Home-Based Kidney Care, Patient Activation, and Risk Factors for CKD Progression in Zuni Indians: A Randomized, Controlled Clinical Trial

Affiliations
Randomized Controlled Trial

Home-Based Kidney Care, Patient Activation, and Risk Factors for CKD Progression in Zuni Indians: A Randomized, Controlled Clinical Trial

Robert G Nelson et al. Clin J Am Soc Nephrol. .

Abstract

Background and objectives: The burden of CKD is greater in ethnic and racial minorities and persons living in rural communities, where access to care is limited.

Design, setting, participants, & measurements: A 12-month clinical trial was performed in 98 rural adult Zuni Indians with CKD to examine the efficacy of a home-based kidney care program. Participants were randomized by household to receive usual care or home-based care. After initial lifestyle coaching, the intervention group received frequent additional reinforcement by community health representatives about adherence to medicines, diet and exercise, self-monitoring, and coping strategies for living with stress. The primary outcome was change in patient activation score, which assesses a participant's knowledge, skill, and confidence in managing his/her own health and health care.

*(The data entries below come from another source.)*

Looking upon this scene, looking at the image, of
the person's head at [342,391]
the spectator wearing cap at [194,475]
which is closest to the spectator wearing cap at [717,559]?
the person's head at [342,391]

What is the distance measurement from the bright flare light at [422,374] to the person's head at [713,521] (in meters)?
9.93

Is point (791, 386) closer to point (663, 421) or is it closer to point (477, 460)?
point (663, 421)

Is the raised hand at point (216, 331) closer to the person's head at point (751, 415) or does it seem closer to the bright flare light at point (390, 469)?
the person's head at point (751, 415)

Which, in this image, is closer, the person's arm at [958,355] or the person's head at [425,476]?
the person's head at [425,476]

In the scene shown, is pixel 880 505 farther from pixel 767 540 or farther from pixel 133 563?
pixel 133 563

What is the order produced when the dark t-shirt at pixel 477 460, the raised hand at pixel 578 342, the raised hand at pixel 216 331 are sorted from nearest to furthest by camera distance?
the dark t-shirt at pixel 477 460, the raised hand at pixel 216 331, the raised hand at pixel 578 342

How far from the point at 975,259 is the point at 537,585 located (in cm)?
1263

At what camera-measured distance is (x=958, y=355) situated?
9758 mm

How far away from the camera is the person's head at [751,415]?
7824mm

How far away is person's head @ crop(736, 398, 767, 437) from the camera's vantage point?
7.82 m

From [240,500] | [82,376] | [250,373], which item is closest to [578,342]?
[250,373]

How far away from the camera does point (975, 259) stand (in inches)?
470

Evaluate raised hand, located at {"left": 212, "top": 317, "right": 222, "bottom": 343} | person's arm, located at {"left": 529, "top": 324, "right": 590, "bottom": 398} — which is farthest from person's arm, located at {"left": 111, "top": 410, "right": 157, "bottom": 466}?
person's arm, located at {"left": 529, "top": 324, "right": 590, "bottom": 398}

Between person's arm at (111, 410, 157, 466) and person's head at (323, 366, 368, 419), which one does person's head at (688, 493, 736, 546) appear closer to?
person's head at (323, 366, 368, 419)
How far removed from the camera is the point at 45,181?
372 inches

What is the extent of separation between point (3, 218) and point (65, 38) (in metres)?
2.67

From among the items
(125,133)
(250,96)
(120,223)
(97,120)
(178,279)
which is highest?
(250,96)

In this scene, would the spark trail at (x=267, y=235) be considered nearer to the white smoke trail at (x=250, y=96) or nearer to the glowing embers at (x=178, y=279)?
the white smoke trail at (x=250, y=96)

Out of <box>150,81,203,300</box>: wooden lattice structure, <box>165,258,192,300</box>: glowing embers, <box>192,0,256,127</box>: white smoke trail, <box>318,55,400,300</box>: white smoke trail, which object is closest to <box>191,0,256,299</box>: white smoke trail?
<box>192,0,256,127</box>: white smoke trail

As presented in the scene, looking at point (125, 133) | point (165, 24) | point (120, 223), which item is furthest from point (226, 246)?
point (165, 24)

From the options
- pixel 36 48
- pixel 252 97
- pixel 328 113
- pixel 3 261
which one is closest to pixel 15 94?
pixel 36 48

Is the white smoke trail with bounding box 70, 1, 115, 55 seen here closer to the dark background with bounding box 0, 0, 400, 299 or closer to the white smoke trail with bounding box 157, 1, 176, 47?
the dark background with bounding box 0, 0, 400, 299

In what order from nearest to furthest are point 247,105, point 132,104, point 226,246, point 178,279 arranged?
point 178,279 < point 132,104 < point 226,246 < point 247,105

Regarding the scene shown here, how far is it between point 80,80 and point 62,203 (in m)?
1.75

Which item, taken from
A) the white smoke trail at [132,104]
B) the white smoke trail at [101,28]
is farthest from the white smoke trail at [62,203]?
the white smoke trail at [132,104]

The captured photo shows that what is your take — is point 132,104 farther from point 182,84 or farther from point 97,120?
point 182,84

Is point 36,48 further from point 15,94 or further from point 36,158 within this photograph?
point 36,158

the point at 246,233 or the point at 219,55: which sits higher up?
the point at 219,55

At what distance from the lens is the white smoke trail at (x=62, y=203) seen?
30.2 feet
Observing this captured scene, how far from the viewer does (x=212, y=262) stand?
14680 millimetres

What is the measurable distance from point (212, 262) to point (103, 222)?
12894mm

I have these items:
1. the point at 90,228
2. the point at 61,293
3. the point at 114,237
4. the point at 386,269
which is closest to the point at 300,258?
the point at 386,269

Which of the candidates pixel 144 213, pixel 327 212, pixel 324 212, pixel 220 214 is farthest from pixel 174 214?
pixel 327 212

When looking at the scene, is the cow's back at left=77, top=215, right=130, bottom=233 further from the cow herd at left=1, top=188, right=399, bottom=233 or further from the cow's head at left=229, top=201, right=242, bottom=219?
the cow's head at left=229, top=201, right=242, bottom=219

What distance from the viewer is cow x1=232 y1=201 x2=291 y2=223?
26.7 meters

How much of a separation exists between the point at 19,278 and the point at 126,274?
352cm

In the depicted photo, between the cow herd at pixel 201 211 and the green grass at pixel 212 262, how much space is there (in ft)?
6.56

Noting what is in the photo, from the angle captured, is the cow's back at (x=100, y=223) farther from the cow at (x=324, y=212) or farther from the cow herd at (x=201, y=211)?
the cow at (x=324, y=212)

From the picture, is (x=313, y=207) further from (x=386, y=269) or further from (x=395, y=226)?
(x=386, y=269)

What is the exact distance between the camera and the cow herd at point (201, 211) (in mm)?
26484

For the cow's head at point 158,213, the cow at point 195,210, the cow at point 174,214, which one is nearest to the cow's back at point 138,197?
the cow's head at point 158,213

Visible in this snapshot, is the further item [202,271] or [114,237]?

Results: Of 125 randomized individuals (63 intervention and 62 usual care), 98 (78%; 50 intervention and 48 usual care) completed the 12-month study. The average patient activation score after 12 months was 8.7 (95% confidence interval, 1.9 to 15.5) points higher in the intervention group than in the usual care group after adjusting for baseline score using linear models with generalized estimating equations. Participants randomized to the intervention had 4.8 (95% confidence interval, 1.4 to 16.7) times the odds of having a final activation level of at least three ("taking action") than those in the usual care group. Body mass index declined by 1.1 kg/m2 (P=0.01), hemoglobin A1c declined by 0.7% (P=0.01), high-sensitivity C-reactive protein declined by 3.3-fold (P<0.001), and the Short-Form 12 Health Survey mental score increased by five points (P=0.002) in the intervention group relative to usual care.

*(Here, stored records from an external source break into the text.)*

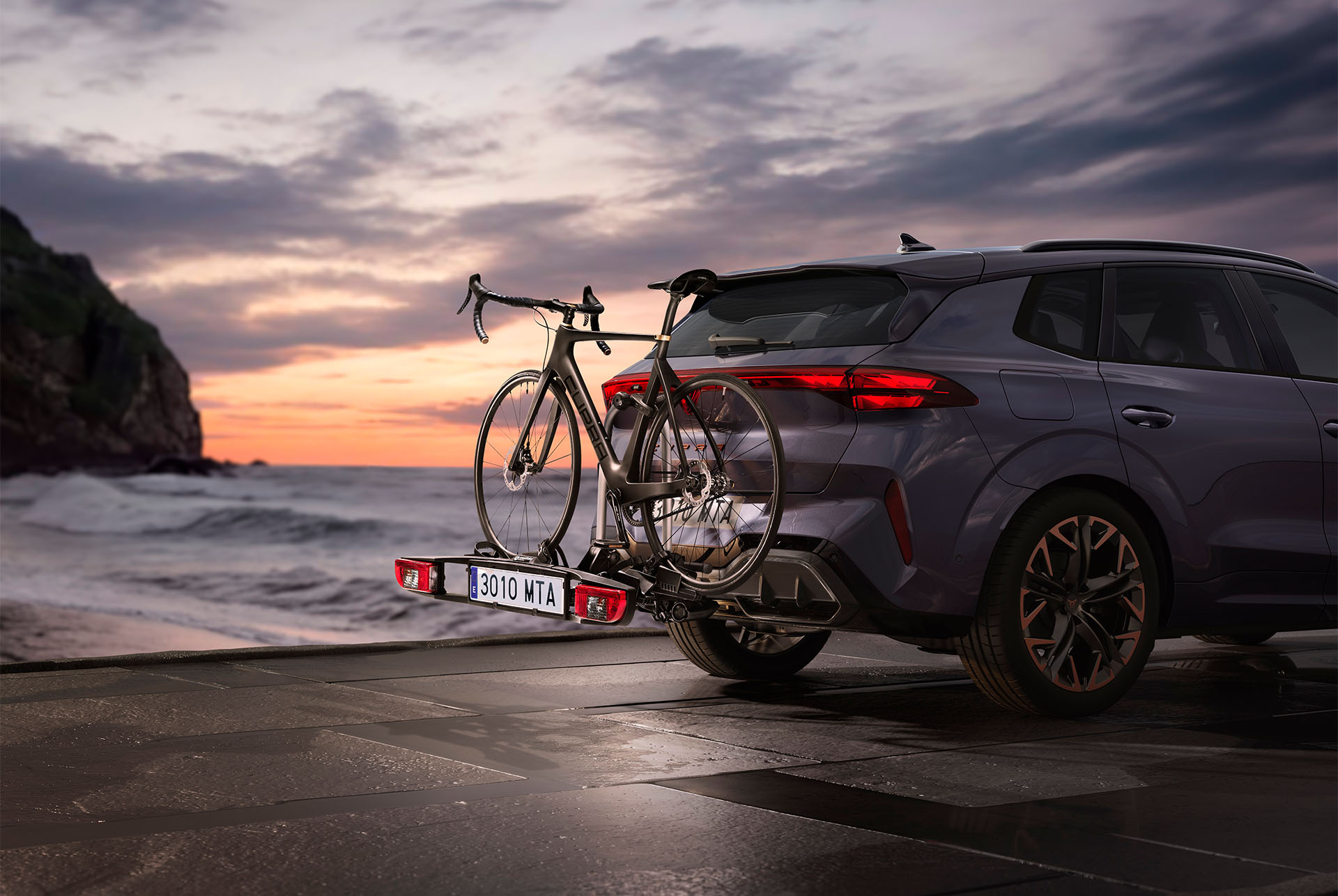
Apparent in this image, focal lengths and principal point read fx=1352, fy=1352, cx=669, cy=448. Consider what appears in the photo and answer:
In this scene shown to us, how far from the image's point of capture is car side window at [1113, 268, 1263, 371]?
598 centimetres

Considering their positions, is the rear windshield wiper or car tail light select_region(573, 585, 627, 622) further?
the rear windshield wiper

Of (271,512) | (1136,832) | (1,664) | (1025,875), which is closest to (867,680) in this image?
(1136,832)

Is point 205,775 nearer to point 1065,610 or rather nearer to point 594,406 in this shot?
point 594,406

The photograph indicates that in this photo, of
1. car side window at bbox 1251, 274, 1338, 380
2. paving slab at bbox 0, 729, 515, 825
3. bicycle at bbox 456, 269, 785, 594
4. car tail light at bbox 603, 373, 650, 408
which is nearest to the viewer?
paving slab at bbox 0, 729, 515, 825

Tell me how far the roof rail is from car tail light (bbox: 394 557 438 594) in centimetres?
292

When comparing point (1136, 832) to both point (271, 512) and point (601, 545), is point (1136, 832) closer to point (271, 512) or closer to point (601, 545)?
point (601, 545)

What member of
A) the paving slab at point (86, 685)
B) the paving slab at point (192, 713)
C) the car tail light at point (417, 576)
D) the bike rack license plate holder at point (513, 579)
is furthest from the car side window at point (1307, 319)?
the paving slab at point (86, 685)

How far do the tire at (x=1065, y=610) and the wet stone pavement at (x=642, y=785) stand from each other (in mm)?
205

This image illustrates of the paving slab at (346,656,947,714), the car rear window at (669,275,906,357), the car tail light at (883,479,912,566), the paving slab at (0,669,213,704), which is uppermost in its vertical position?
the car rear window at (669,275,906,357)

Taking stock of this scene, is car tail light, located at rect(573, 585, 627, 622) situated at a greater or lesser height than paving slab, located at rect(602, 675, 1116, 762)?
greater

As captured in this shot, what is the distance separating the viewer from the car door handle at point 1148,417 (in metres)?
5.64

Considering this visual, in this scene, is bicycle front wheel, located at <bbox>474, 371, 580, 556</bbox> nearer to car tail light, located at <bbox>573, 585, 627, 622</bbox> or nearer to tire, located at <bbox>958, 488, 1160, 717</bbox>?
car tail light, located at <bbox>573, 585, 627, 622</bbox>

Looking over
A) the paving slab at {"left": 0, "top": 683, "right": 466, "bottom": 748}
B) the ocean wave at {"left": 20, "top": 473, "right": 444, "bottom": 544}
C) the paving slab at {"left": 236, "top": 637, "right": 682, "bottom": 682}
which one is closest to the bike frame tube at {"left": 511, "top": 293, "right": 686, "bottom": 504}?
the paving slab at {"left": 0, "top": 683, "right": 466, "bottom": 748}

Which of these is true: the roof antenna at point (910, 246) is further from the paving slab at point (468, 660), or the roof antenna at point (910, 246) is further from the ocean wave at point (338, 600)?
the ocean wave at point (338, 600)
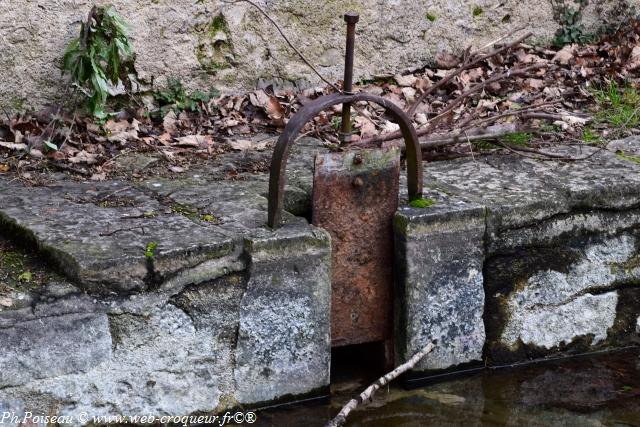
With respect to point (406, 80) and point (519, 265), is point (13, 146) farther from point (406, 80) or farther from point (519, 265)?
point (519, 265)

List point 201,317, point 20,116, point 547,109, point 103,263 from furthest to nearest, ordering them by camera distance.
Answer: point 547,109
point 20,116
point 201,317
point 103,263

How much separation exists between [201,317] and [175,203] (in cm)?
54

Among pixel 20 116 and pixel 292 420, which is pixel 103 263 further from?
pixel 20 116

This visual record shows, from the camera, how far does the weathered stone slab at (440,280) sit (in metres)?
3.20

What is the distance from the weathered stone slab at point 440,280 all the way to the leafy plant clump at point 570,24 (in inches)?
80.7

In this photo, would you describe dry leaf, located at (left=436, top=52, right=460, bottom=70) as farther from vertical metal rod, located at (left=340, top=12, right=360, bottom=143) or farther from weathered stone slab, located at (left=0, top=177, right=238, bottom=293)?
weathered stone slab, located at (left=0, top=177, right=238, bottom=293)

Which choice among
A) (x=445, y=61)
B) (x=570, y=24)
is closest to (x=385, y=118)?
(x=445, y=61)

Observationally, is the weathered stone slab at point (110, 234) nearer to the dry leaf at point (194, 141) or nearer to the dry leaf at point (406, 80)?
the dry leaf at point (194, 141)

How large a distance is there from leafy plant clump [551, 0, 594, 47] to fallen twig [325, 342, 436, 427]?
2.37m

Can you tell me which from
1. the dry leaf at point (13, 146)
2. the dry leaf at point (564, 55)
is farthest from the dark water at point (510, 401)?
the dry leaf at point (564, 55)

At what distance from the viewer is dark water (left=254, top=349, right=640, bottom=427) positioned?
10.2 feet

Conclusions: A home-based intervention improves participants' activation in their own health and health care, and it may reduce risk factors for CKD in a rural disadvantaged population.

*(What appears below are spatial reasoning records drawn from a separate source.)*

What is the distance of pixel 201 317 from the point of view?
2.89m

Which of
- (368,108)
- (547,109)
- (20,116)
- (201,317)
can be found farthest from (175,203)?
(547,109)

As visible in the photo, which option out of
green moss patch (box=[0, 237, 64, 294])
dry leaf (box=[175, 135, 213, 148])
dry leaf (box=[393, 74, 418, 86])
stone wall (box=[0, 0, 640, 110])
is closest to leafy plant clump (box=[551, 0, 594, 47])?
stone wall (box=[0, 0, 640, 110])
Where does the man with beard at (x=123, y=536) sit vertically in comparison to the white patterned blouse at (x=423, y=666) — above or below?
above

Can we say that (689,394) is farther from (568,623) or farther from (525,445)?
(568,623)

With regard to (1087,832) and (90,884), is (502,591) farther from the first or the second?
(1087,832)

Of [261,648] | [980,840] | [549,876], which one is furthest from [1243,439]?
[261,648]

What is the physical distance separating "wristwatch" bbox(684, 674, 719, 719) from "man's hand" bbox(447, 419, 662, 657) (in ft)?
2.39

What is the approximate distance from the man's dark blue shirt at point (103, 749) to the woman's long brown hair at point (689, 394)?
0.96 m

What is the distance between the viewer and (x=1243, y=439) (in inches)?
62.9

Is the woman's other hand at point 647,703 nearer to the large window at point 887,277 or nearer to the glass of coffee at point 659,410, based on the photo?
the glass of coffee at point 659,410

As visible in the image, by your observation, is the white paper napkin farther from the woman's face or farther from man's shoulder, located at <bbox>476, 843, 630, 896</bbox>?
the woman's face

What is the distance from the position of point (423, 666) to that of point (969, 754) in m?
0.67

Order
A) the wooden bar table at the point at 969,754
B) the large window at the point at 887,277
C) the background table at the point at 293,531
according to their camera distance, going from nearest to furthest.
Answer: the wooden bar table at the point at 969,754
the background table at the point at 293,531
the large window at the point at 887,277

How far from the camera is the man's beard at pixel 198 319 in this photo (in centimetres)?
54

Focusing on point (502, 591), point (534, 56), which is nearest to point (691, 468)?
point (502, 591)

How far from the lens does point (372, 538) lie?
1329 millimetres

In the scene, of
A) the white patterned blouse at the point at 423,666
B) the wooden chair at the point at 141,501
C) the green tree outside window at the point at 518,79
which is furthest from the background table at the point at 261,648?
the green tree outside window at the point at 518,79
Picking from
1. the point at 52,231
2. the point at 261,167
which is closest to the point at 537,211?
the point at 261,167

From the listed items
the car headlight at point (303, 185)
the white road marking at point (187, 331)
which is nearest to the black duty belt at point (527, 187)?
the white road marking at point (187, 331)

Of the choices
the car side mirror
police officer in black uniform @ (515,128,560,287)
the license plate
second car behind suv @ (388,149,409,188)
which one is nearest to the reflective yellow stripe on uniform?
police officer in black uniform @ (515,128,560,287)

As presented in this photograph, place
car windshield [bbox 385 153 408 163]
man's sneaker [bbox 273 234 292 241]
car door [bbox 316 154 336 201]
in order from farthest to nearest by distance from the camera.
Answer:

Trial registration: ClinicalTrials.gov NCT02915029.

Keywords: Body Mass Index; C-Reactive Protein; Chronic Disease, kidney; Diet; Epidemiology and outcomes; Glycated Hemoglobin A; Life Style; Linear Models; Mentoring; Patient Participation; Public Health; Renal Insufficiency, Chronic; Vulnerable Populations; chronic kidney disease; clinical trial; outcomes; risk factors.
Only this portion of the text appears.